▶ PROBLEMS:
(1) In the lab instructions on Wikipedia data, rewrite the paragraph beginning "Your task is to prepare" as a short bulleted list that keeps its main facts.
(2) Name every resource that the lab instructions on Wikipedia data link to, using the link text shown for each.
(3) Extend the lab instructions on Wikipedia data, picking up after their final sentence.

===== Introduction =====
* Last verification: **20220909**
* Tools required for this lab: **Pens and paper**
==== Prepare yourself for the lab ====
* Some introduction/motivation:
* [[http://www.slate.com/articles/technology/future_tense/2015/11/why_does_google_say_jerusalem_is_the_capital_of_israel.html|Why Does Google Say Jerusalem Is the Capital of Israel?]]
* [[https://opensource.com/life/15/11/segrada-open-source-semantic-graph-database|Historians and detectives keep track of data with open source tool]]
==== Lab instructions ====
=== 1. Data in the Wikipedia [15 minutes] ===
Wikipedia contains a huge amount of information, so it can be used as a source for various summaries.
Is it a **convenient** source of knowledge? Let's check it out!
- Your task is to prepare **a list of the 15 most populous countries in Europe** based on [[https://www.wikipedia.org/|Wikipedia]]. Do NOT use any other websites for this purpose. The ready-made lists available on Wikipedia are NOT reliable, as they often have outdated numbers!
=== 2. Wikidata and DBpedia [10 minutes] ===
Processing Wikipedia data was tedious, huh? Luckily, there are [[https://www.dbpedia.org/|DBpedia]] and [[https://www.wikidata.org/|Wikidata]]! Both enable machine learning processing of Wikipedia data.

▶ SUPPLIED MATERIAL:

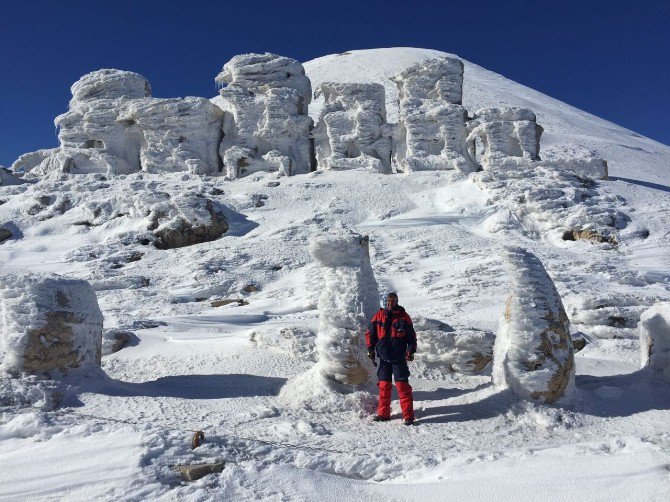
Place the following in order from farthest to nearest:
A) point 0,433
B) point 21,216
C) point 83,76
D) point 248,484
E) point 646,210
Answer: point 83,76
point 21,216
point 646,210
point 0,433
point 248,484

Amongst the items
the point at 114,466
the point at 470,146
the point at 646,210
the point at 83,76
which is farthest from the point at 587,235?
the point at 83,76

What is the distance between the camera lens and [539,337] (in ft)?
19.3

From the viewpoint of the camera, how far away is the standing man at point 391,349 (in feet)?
18.9

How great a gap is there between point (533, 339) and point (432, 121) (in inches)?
675

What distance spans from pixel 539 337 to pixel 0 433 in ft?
16.5

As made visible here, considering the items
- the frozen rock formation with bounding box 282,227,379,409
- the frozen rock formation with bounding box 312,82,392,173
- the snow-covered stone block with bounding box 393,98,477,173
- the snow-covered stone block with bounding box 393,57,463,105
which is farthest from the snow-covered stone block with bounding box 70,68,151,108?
the frozen rock formation with bounding box 282,227,379,409

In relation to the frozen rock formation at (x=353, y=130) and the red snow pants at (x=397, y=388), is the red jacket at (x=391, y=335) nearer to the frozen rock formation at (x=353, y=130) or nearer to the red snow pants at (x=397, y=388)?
the red snow pants at (x=397, y=388)

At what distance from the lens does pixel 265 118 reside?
23.0 m

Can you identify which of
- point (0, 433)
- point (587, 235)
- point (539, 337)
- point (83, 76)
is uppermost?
point (83, 76)

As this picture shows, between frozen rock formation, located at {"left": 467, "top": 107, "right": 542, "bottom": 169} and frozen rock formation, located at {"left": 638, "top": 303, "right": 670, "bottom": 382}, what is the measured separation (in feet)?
47.9

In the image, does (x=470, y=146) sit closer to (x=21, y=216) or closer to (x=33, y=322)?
(x=21, y=216)

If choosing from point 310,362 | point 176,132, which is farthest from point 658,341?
point 176,132

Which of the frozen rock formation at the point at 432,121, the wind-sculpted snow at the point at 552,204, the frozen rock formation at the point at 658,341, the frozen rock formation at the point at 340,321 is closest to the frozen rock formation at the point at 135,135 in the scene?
the frozen rock formation at the point at 432,121

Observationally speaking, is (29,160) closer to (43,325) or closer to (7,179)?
(7,179)
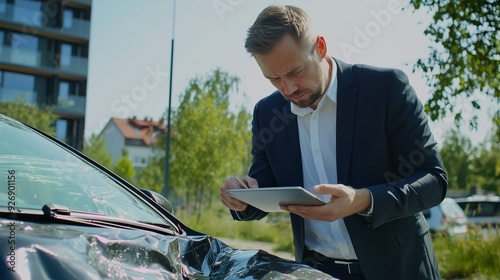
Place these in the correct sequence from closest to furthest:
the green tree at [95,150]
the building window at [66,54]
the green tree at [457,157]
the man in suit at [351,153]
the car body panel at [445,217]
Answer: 1. the man in suit at [351,153]
2. the car body panel at [445,217]
3. the green tree at [95,150]
4. the building window at [66,54]
5. the green tree at [457,157]

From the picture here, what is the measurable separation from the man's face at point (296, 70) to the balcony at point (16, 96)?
30.0 meters

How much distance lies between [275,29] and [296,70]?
0.59 feet

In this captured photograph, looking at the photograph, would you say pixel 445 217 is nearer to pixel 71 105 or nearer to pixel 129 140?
pixel 71 105

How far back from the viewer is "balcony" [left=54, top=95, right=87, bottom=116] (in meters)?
34.2

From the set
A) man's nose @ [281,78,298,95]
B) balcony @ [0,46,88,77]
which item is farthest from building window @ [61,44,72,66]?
man's nose @ [281,78,298,95]

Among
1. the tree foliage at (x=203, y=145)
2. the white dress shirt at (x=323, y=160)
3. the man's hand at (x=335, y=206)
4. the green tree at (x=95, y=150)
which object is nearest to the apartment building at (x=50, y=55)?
the green tree at (x=95, y=150)

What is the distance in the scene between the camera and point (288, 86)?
218 centimetres

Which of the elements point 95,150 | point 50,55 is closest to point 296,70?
point 95,150

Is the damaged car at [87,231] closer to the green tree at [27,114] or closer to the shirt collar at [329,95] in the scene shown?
the shirt collar at [329,95]

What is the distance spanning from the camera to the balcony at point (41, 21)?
3180 centimetres

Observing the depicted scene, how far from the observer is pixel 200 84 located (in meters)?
24.7

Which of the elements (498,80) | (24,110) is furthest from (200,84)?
(498,80)

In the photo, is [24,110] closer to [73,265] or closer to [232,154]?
[232,154]

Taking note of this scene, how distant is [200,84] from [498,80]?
757 inches
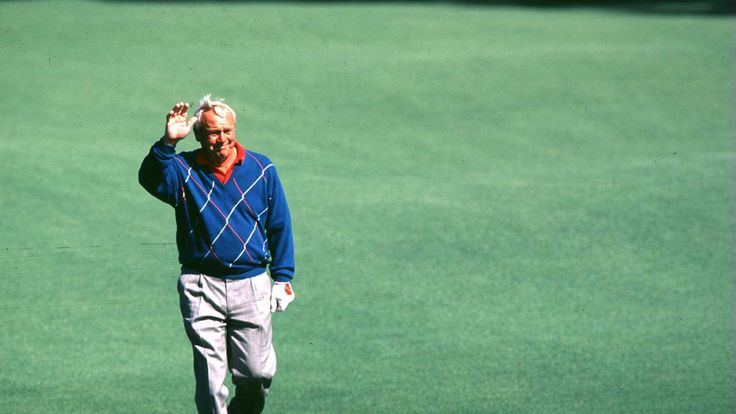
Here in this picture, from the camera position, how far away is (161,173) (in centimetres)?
554

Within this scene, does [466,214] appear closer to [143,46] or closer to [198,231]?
[198,231]

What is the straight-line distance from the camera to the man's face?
5.60 meters

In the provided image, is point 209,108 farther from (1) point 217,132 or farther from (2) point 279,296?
(2) point 279,296

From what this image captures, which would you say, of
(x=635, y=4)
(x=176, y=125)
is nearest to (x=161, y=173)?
(x=176, y=125)

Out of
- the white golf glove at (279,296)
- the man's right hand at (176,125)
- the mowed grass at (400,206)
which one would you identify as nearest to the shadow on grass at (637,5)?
the mowed grass at (400,206)

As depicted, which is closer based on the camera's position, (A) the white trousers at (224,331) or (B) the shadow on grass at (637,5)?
(A) the white trousers at (224,331)

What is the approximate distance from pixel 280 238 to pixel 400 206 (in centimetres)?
465

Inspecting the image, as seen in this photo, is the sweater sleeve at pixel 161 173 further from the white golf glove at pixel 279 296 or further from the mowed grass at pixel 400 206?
the mowed grass at pixel 400 206

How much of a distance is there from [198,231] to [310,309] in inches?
117

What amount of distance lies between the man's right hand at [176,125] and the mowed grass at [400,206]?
222cm

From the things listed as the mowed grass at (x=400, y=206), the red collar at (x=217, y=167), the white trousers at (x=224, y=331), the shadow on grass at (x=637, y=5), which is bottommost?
the shadow on grass at (x=637, y=5)

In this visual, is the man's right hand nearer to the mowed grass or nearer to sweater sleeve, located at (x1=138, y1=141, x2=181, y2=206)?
sweater sleeve, located at (x1=138, y1=141, x2=181, y2=206)

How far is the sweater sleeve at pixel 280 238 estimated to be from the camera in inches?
231

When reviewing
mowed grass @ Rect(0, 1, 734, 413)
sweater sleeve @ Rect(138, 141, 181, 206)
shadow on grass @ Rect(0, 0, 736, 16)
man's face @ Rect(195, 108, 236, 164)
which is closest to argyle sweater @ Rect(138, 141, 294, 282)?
sweater sleeve @ Rect(138, 141, 181, 206)
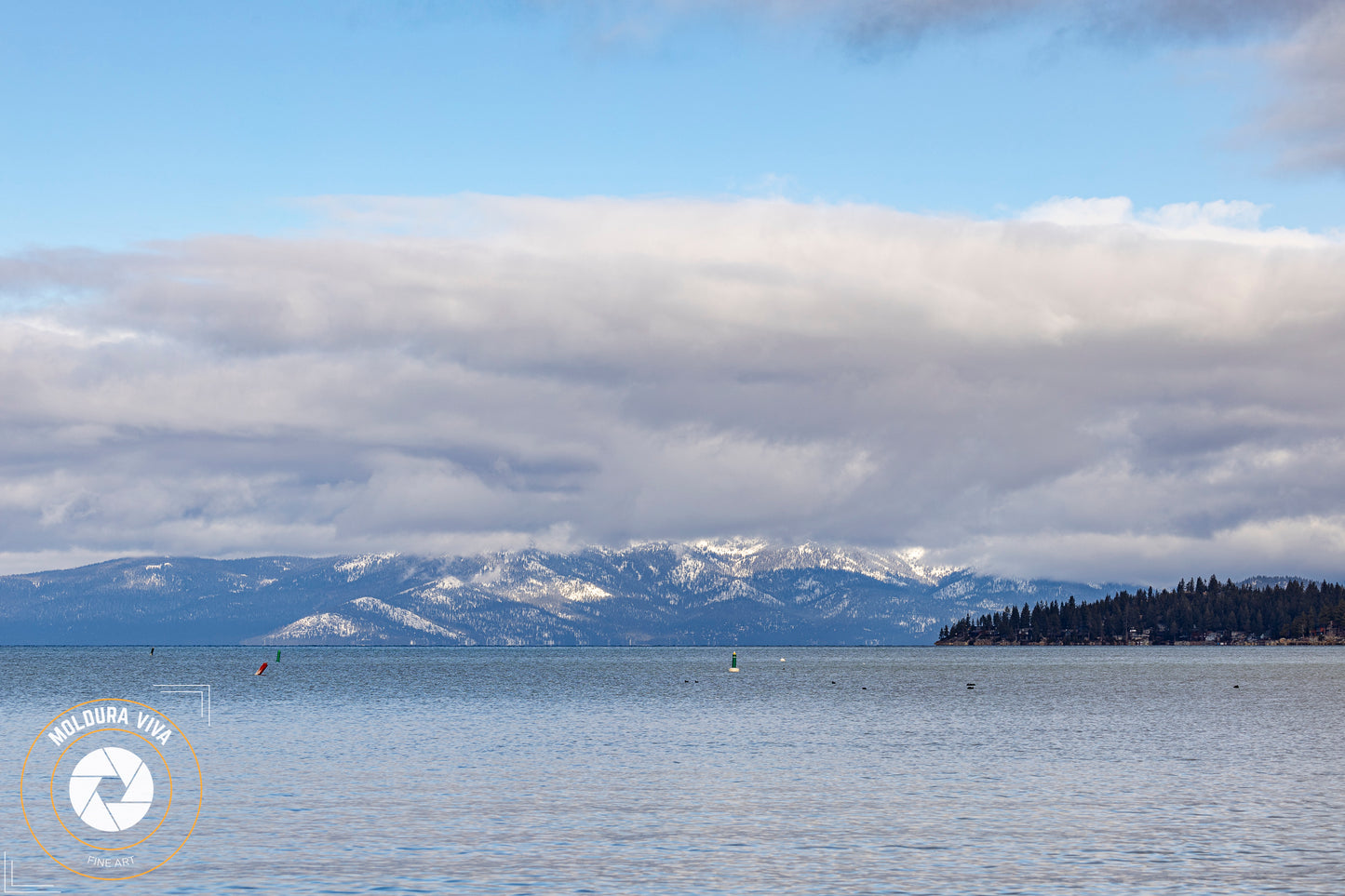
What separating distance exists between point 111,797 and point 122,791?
1.71 m

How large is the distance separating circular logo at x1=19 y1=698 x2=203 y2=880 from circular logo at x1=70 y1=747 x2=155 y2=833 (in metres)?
0.04

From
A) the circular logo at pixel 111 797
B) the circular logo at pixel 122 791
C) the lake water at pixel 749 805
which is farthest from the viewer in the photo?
the circular logo at pixel 122 791

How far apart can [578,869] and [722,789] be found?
2097 cm

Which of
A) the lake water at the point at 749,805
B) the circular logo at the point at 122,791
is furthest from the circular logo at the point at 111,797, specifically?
the lake water at the point at 749,805

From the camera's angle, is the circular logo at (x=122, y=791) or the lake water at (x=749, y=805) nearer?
the lake water at (x=749, y=805)

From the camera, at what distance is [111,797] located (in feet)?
197

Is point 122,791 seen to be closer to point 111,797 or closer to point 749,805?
point 111,797

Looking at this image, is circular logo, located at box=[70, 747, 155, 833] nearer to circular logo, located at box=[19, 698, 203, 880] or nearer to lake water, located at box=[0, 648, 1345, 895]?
circular logo, located at box=[19, 698, 203, 880]

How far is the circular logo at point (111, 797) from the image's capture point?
46.4 m

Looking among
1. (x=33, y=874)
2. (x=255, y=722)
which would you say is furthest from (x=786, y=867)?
(x=255, y=722)

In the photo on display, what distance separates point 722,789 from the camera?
209 feet

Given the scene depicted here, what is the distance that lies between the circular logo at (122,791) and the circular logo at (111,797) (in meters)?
0.04

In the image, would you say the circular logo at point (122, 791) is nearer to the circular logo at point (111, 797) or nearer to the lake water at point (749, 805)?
the circular logo at point (111, 797)

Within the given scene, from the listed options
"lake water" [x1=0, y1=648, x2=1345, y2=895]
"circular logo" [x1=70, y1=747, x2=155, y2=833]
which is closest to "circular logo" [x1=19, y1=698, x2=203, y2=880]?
"circular logo" [x1=70, y1=747, x2=155, y2=833]
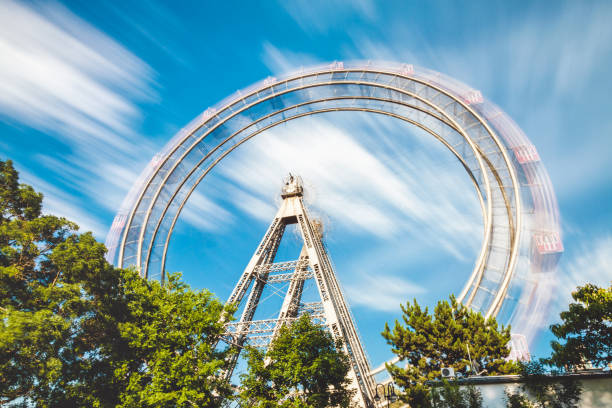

▶ ANSWERS PER TASK:
(1)
- Prepare a list of the 15 most populous countries in Europe.
- Base it on Wikipedia alone; do not use any other website.
- Do not rely on the ready-made lists on Wikipedia, since they often have outdated numbers.

(2)
- Why Does Google Say Jerusalem Is the Capital of Israel?
- Historians and detectives keep track of data with open source tool
- Wikipedia
- DBpedia
- Wikidata

(3)
- //We don't need no introduction...// \\ Simply go to the page: [[https://query.wikidata.org/]]. Click on ''Examples'', select ''Countries sorted by population'' and click ''Execute'' (the big arrow button).
- Whoa, we have an up-to-date list of countries sorted by population! How does it work?
- Look at [[https://www.wikidata.org/wiki/Q36|wikidata/Poland]] page and figure out how all the knowledge is stated here. The picture below may be helpful in understanding: \\ [[https://en.wikipedia.org/wiki/Wikidata|{{:courses:semint:wikidata_datamodel.png?direct|}}]]
- Actually, the whole thing is very simple: we have an entity (this is the page we are on), some property (on the gray background, in the left column) and some value (on the white background).
- Have a look at other example queries for Wikidata at [[https://query.wikidata.org/]]. You don't need to understand them now, just see what the possibilities are - we'll come back to this in a few weeks.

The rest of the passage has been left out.